While there has been talk about the need for cold storage warehouses for COVID-19-related pharmaceuticals, Chris Cummings, National Director – Food Advisory Services, Colliers International-Atlanta, said that the true driver of demand has been changing consumer spending levels and habits. Consumers expect a broader array of choices and quick delivery of purchase. How and where people are shopping is causing major ripple effects on a dated supply chain, he said.
While there is some pre-leasing interest for speculative cold storage, “you don’t seem to get a lot of traction on it until people actually start to see the equipment showing up,” Aschenbrand said, “Then they know for sure it’s real.”
That is poised to change, said Ken Reiff, co-lead food & beverage advisory services, Cushman & Wakefield. When cold storage warehouses are needed, companies don’t want to wait to secure space. Their demand is now, and they may roll the dice with speculative buildings rather than wait for new construction.
In terms of design, Aschenbrand said that his firm’s approach is to make the building as flexible as possible while keeping an ear to the ground with end users. He stressed the importance of staying engaged with your materials solution provider. “Try to understand what you think the materials handling solution will be best to suit the market and try to design around that,” he said.

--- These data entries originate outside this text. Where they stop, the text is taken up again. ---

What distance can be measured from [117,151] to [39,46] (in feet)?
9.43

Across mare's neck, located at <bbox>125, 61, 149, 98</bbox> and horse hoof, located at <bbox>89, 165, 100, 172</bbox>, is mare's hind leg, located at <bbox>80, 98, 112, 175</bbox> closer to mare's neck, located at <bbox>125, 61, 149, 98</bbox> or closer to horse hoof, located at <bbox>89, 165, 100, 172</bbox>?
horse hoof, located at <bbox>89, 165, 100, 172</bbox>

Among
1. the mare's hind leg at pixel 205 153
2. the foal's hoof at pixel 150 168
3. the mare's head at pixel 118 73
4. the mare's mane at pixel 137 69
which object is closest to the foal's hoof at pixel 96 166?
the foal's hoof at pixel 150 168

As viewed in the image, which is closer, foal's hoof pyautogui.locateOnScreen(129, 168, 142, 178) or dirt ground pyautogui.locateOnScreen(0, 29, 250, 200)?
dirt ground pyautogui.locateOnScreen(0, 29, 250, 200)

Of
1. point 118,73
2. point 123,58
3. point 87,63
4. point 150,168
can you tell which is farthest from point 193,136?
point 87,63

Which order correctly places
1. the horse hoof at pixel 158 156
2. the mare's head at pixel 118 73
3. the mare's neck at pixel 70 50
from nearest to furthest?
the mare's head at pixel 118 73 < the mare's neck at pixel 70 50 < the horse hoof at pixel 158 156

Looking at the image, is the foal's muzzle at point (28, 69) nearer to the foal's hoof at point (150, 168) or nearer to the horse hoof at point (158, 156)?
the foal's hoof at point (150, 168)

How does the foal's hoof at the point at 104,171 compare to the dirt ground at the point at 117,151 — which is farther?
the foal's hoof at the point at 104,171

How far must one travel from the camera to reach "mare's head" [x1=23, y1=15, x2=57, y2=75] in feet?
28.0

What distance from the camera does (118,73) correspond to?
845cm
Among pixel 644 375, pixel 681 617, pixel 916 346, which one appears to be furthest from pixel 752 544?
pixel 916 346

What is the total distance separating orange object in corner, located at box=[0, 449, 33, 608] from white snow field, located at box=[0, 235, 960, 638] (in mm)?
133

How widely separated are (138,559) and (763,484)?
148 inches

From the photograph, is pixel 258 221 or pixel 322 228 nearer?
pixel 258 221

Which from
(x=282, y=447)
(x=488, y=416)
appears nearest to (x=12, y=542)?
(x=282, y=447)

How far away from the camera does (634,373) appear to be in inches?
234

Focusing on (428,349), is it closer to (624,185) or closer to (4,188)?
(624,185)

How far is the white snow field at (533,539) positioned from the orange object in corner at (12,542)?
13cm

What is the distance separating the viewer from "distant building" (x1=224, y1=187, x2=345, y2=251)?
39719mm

Cold storage warehouses are “very energy-intensive, which is one of the challenges of these types of buildings,” said panel moderator Kate Lyle, director, industrial cold and food, Ware Malcomb. “When we’re doing speculative design, we start at 100,000 square feet with 2,000-3,000 amps.”
Working conditions in a cold freezer can make it challenging to attract and retain labor, the panelists said. Automation can be useful, but when it comes to cold storage warehouses, the needs of the end user are, like so many other design considerations, highly specific. The best way to plan for potential use of robots and specialty automation systems is, again, to remain in communication with your materials solution provider, said Aschenbrand.
Cummings pointed to Kroger’s use of automation in its fulfillment centers to optimize their supply chain process. The grocery retailer launched its first fully automated fulfillment center in Ohio this April, with more centers to follow.
“2020 was a pivotal year for grocery e-commerce, with Kroger’s digital business scaling to over $10 billion – and achieving a record digital sales increase of 116%,” announced Kroger’s Chairman and CEO Rodney McMullen in a company release.
With these major shifts in consumer behavior and expectations, cold storage facilities are poised to play a pivotal role in last-mile fulfillment, and speculative development of this product type could still be in the early innings.